Isn't this frequently the situation now, except when any of our all-quisling British governments very briefly find some very unaccustomed courage from somewhere to once in a very rare while say 'No' to the EU?

Watchet



A considerable number of times we have observed that industry and commerce (especially the corporate sector) actually likes regulation, profits from it and actively canvasses for it. In fact, much of the economic regulation originates from that sector, through lobbying, trade bodies and standards organisations.

Other regulation comes from unions and then a huge driver is the raft of NGOs, about which we have written an enormous amount. Much of the rest comes from governments themselves ... for instance, most of the EU food hygiene law comes from Britain, introduced in the wake of the salmonella in eggs and listeria scares.

Then, and recently, I have written about the "diqule" and the global and regional treaty organisations, where much of the legislation is framed at a conceptual stage, and where the EU is very much downstream, simply processing agreed standards and initiatives into actionable form.

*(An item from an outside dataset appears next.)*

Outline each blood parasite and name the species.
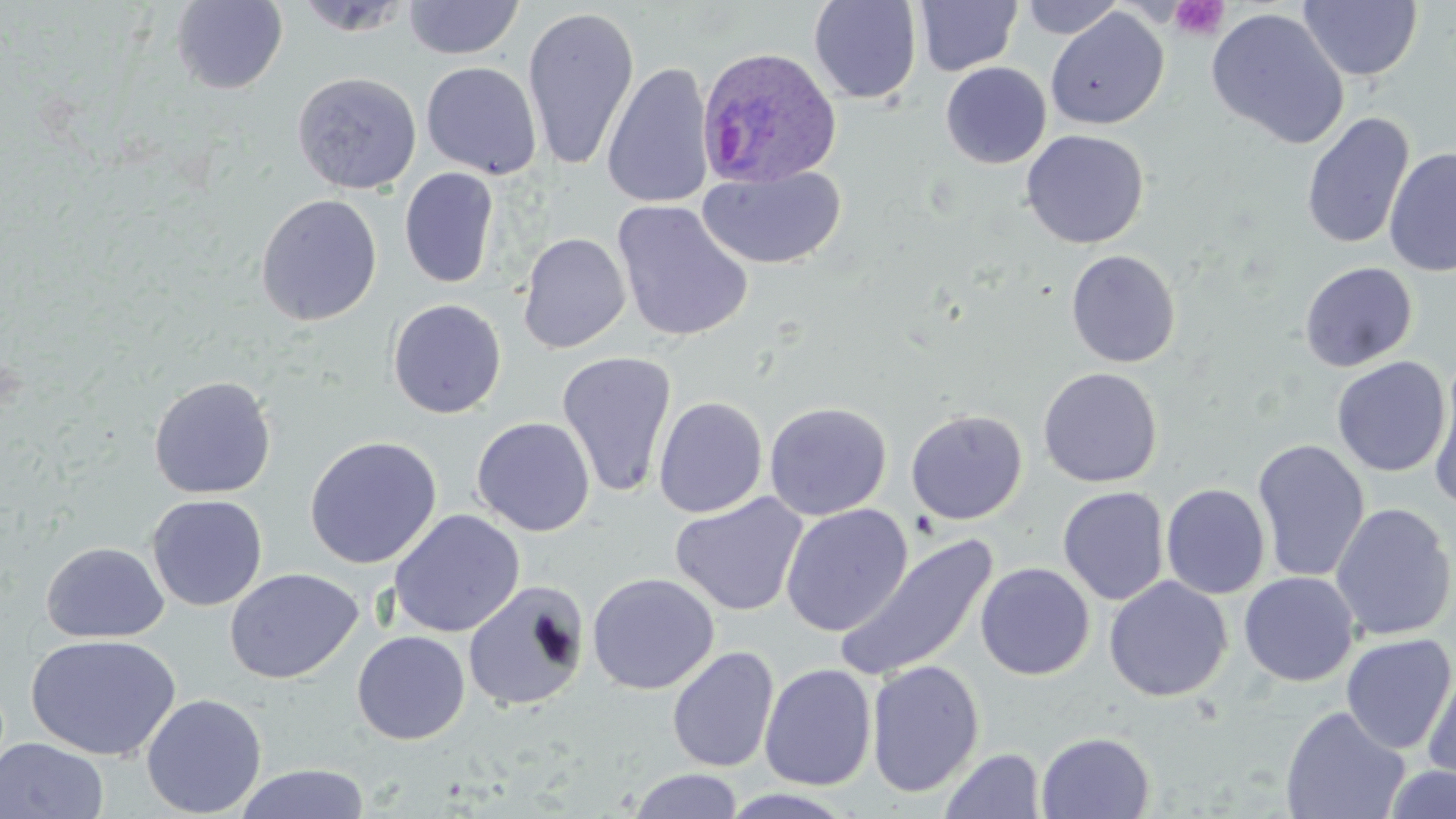

Approximate bounding boxes as [x1, y1, x2, y2] in pixels.
Plasmodium ovale-infected red blood cells: [695, 45, 842, 188].
No Plasmodium falciparum, Plasmodium malariae, Plasmodium vivax, Babesia divergens, or Trypanosoma brucei observed.

Platelet locations: [1169, 1, 1229, 40]. Uninfected red blood cell locations: [403, 0, 524, 60], [1018, 0, 1126, 39], [170, 1, 289, 94], [809, 1, 922, 104], [913, 1, 1022, 76], [1297, 1, 1422, 82], [522, 6, 640, 172], [1045, 8, 1168, 130], [1206, 8, 1349, 149], [420, 61, 543, 179], [602, 61, 714, 210], [940, 62, 1052, 168], [292, 71, 422, 194], [1301, 112, 1415, 250], [1021, 130, 1149, 249], [1384, 146, 1456, 277], [697, 166, 847, 270], [399, 167, 500, 289], [255, 193, 383, 326], [611, 200, 753, 343], [518, 232, 631, 354], [1065, 249, 1181, 368], [1059, 250, 1172, 489], [1299, 262, 1417, 371], [387, 298, 506, 419], [556, 351, 678, 498], [1331, 356, 1452, 477], [1428, 357, 1455, 514], [1038, 367, 1163, 488], [148, 375, 277, 499], [653, 396, 768, 518], [764, 401, 892, 521], [906, 408, 1028, 525], [471, 416, 595, 536], [304, 435, 442, 569], [1252, 439, 1370, 584], [1161, 484, 1271, 599], [1058, 486, 1169, 605], [670, 492, 807, 616], [147, 494, 268, 611], [1330, 502, 1455, 642], [781, 504, 913, 636], [388, 509, 525, 638], [836, 533, 999, 683], [41, 542, 169, 643], [975, 562, 1094, 680], [224, 567, 363, 683], [1238, 571, 1359, 686], [586, 572, 719, 695], [1104, 576, 1232, 702], [463, 579, 589, 712], [351, 630, 470, 745], [25, 633, 181, 761], [1340, 633, 1455, 754], [667, 646, 780, 773], [866, 660, 985, 798], [759, 663, 877, 791], [1422, 664, 1456, 790], [141, 693, 267, 818], [1280, 706, 1410, 819], [1036, 731, 1155, 819], [0, 737, 109, 819], [940, 748, 1045, 819], [234, 763, 370, 819], [1383, 764, 1456, 819], [629, 768, 744, 819], [719, 788, 858, 818]. Slide-level diagnosis: Plasmodium ovale. Image is 1456×819 pixels. Thin blood film. 1000x magnification. Optical microscopy. Single field of view. May-Grünwald-Giemsa stain.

Thus, the very idea of "fax law" is a travesty. It completely misrepresents the legislative process, and and indeed the EU, almost to the extent of becoming a childish pastiche. "Brussels" is not a big, bad bunch of bureaucrats, endlessly plotting against Britain, but one part of an increasingly global nexus of influence which is re-writing the nature of governance, and thereby undermining any pretence that we are or have any aspirations to be a democracy.

It really is about time, therefore, that we grew up and looked at the world as it is, and tried to understand what is actually going on, rather than indulge in childish, simplistic fantasies and self-indulgent rants.

Edited by user 12 December 2012 08:29:51(UTC)  | Reason: Not specified

Ravenscar
#9 Posted : 12 December 2012 08:20:31(UTC)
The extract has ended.